On Tuesday, March 21, the House Committee on Science, Space, and Technology, Subcommittee on Research and Technology, will hold a hearing titled “Research and Technology Subcommittee Hearing- National Science Foundation Part II: Future Opportunities and Challenges for Science.” Dr. Joan Ferrini-Mundy, the Acting Chief Operating Officer at the National Science Foundation, and Dr.
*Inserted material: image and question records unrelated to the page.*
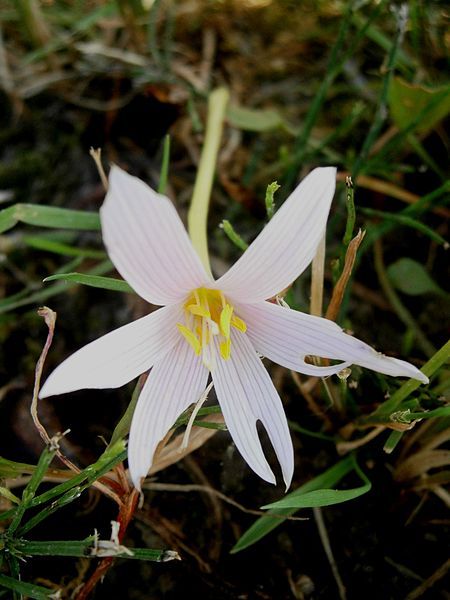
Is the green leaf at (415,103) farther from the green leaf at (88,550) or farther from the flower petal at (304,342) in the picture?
the green leaf at (88,550)

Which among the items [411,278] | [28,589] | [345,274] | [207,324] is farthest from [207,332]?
[411,278]

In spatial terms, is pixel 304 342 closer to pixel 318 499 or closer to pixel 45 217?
pixel 318 499

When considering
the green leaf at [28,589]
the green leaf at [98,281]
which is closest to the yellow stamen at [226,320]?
the green leaf at [98,281]

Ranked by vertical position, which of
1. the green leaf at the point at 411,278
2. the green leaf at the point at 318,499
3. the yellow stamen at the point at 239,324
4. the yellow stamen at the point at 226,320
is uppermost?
the yellow stamen at the point at 226,320

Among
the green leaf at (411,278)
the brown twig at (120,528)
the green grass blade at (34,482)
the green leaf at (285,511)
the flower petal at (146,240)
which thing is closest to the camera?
the flower petal at (146,240)

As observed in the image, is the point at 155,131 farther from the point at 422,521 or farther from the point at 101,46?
the point at 422,521

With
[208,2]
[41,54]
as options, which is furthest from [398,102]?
[41,54]

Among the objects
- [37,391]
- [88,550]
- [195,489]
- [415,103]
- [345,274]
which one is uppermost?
[415,103]

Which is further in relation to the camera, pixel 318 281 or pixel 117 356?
pixel 318 281
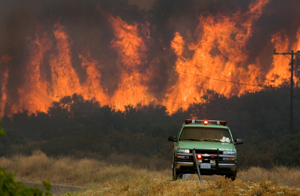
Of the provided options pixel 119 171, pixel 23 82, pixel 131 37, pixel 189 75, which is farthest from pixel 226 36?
pixel 119 171

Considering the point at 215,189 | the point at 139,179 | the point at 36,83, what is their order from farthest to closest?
the point at 36,83
the point at 139,179
the point at 215,189

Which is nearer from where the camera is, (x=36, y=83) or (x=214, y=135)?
(x=214, y=135)

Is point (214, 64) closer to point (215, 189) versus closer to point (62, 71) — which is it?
point (62, 71)

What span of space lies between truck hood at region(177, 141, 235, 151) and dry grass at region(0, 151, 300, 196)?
90 cm

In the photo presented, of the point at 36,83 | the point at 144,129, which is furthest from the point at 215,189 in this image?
the point at 36,83

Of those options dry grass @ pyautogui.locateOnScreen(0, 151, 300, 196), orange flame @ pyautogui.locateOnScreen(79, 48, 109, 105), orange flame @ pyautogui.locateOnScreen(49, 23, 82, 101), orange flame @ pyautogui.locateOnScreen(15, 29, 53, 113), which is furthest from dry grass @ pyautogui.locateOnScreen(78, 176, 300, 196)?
orange flame @ pyautogui.locateOnScreen(15, 29, 53, 113)

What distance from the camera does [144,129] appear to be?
68.2 m

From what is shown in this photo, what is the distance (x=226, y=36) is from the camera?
270ft

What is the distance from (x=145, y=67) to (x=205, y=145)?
239ft

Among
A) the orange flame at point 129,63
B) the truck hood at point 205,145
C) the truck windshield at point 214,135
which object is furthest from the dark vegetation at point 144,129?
the truck hood at point 205,145

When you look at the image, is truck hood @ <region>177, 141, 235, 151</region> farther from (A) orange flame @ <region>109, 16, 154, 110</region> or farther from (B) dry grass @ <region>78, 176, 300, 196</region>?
(A) orange flame @ <region>109, 16, 154, 110</region>

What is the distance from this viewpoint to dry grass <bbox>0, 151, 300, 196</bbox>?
12492mm

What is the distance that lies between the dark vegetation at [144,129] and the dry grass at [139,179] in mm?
11834

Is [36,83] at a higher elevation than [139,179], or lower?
higher
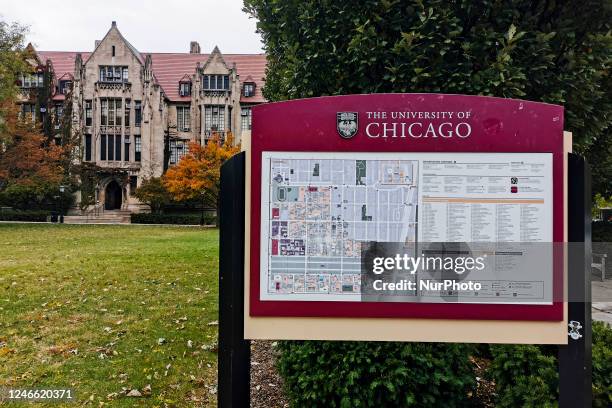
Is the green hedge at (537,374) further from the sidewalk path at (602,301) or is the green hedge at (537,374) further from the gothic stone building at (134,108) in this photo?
the gothic stone building at (134,108)

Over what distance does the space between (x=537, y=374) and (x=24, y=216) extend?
42.5 metres

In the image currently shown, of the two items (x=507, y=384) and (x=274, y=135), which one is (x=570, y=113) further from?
(x=274, y=135)

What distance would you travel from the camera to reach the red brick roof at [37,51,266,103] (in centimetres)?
4416

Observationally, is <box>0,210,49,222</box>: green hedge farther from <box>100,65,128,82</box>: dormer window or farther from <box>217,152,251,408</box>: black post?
<box>217,152,251,408</box>: black post

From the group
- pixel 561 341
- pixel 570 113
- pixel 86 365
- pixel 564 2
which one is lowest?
pixel 86 365

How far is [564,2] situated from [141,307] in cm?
742

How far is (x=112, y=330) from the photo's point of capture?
5.88m

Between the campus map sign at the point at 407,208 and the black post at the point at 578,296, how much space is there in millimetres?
121

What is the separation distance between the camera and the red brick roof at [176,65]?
44.2 meters

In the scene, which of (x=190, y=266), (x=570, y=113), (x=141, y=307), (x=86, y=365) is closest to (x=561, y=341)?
(x=570, y=113)

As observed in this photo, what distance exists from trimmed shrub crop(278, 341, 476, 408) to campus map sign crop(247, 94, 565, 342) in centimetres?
87

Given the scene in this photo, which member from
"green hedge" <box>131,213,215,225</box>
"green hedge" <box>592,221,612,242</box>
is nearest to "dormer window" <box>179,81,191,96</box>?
"green hedge" <box>131,213,215,225</box>

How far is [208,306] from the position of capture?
7391 mm

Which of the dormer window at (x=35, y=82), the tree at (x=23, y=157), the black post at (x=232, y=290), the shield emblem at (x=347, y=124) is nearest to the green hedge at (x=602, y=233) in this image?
the shield emblem at (x=347, y=124)
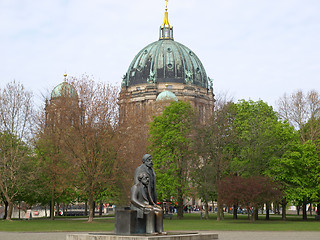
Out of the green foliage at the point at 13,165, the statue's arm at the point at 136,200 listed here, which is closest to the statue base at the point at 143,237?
the statue's arm at the point at 136,200

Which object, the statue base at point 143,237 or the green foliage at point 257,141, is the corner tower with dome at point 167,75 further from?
the statue base at point 143,237

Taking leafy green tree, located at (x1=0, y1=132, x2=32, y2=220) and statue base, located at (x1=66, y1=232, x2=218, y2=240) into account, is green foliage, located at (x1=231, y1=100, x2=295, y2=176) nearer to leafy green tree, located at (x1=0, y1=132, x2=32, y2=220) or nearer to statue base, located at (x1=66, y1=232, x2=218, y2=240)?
leafy green tree, located at (x1=0, y1=132, x2=32, y2=220)

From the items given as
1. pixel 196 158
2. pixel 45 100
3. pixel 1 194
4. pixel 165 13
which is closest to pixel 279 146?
pixel 196 158

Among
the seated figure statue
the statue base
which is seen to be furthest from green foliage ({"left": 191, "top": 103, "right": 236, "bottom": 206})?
the seated figure statue

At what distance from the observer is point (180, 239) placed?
58.2 ft

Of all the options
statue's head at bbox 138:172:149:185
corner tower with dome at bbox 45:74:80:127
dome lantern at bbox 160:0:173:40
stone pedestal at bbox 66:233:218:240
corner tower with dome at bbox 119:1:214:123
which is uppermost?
dome lantern at bbox 160:0:173:40

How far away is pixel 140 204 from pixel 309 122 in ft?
139

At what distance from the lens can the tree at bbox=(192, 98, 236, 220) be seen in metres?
47.2

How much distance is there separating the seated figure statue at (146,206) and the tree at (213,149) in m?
27.6

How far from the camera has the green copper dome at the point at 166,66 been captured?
398ft

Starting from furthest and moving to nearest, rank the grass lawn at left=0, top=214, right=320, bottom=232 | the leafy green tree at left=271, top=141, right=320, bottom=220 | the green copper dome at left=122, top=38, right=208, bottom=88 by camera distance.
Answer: the green copper dome at left=122, top=38, right=208, bottom=88
the leafy green tree at left=271, top=141, right=320, bottom=220
the grass lawn at left=0, top=214, right=320, bottom=232

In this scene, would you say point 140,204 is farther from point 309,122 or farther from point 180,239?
point 309,122

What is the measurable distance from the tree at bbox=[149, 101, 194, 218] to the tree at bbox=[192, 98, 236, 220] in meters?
2.06

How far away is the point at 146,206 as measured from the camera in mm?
18891
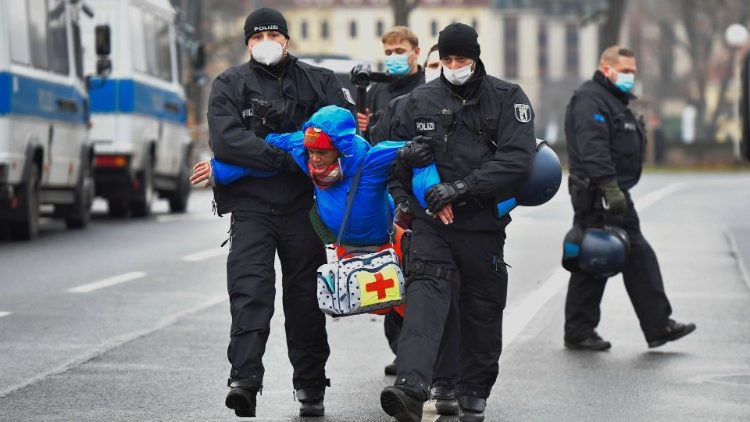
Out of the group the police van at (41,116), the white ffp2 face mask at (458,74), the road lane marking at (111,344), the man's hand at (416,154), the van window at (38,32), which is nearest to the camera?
the man's hand at (416,154)

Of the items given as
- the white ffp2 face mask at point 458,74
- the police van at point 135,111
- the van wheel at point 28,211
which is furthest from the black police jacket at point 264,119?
the police van at point 135,111

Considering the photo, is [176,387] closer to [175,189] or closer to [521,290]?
[521,290]

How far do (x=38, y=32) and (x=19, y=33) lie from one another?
912 mm

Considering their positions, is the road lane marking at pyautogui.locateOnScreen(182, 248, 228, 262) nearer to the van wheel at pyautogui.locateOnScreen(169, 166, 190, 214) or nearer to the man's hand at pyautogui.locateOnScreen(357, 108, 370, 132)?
the man's hand at pyautogui.locateOnScreen(357, 108, 370, 132)

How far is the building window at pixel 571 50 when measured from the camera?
156 meters

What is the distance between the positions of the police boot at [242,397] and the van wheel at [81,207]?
558 inches

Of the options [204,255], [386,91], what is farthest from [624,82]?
[204,255]

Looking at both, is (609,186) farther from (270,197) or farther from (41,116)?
(41,116)

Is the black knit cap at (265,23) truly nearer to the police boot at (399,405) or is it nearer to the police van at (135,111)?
the police boot at (399,405)

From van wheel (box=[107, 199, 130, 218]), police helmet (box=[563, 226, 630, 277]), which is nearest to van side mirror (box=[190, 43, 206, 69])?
van wheel (box=[107, 199, 130, 218])

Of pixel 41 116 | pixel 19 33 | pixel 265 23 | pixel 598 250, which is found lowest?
pixel 598 250

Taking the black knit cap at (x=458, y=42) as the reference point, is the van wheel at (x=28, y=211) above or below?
below

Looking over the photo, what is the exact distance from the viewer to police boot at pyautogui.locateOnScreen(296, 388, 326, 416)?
777 centimetres

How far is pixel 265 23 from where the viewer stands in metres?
7.76
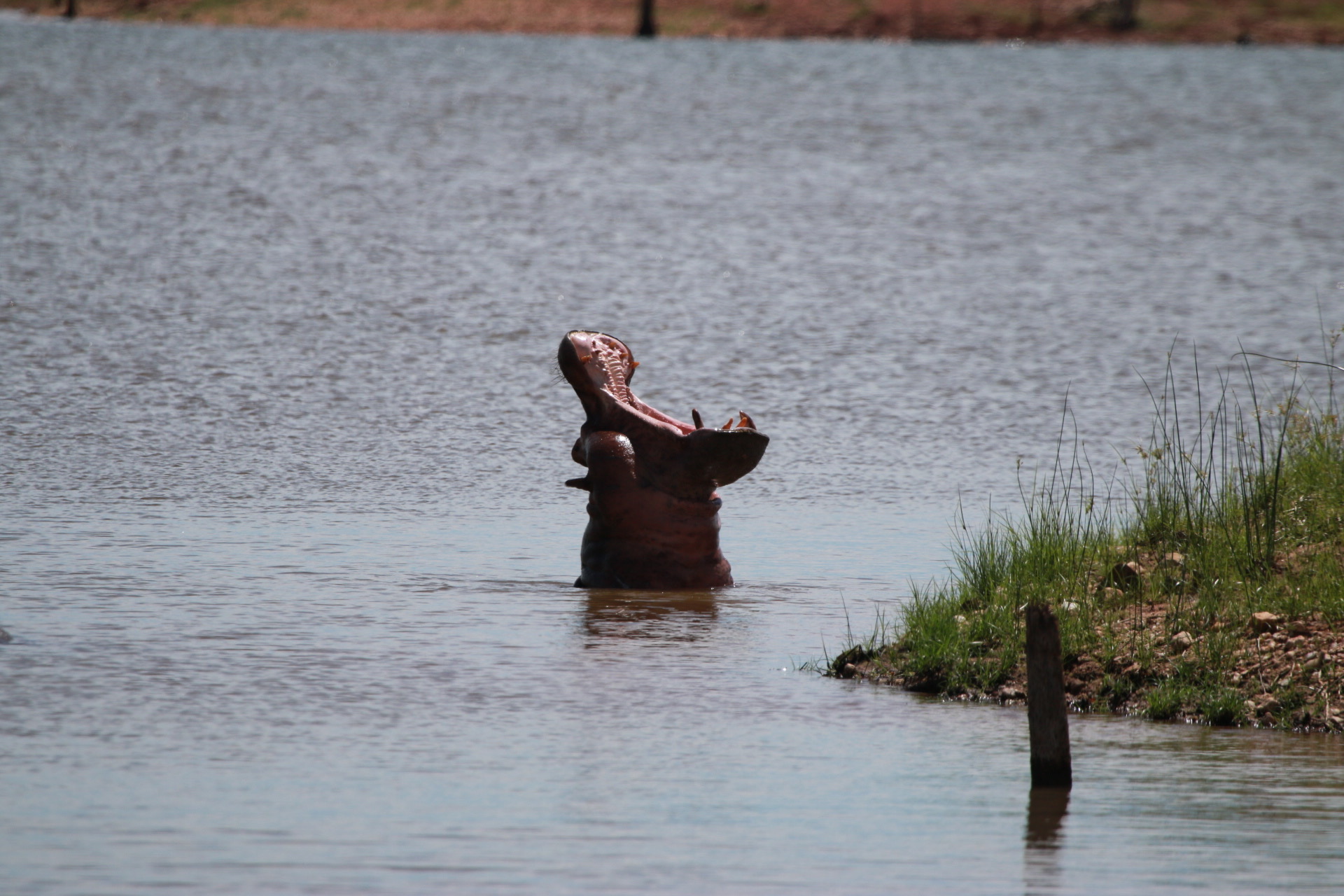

Maria Zuber, Chair at the National Science Board, will testify.
On Tuesday, March 21, the Senate Committee on Energy and Natural Resources will hold a hearing to receive testimony on opportunities to improve and expand infrastructure deemed important to federal lands, recreation, water and resources.
On Tuesday, March 21, the House Committee on Oversight and Governmental Affairs, Subcommittee on Interior, Energy, and Environment, will hold a hearing titled “Examining GAO Findings on Deficiencies at the Bureau of Safety and Environmental Enforcement.”
On Wednesday, March 22, the House Committee on Natural Resources, Subcommittee on Indian, Insular and Alaska Native Affairs, will hold a hearing titled “Oversight Hearing on The Status of the Puerto Rico Electric Power Authority (PREPA) Restructuring Support Agreement.”
On Wednesday, March 22, the House Committee on Energy and Commerce, Subcommittee on Environment, will hold a hearing to examine H.R. 806, the Ozone Standards Implementation Act of 2017. The legislation would provide states with additional time and flexibility to implement EPA’s National Ambient Air Quality Standards (NAAQS) and would extend the review cycle from five to ten years for NAAQS under the Clean Air Act.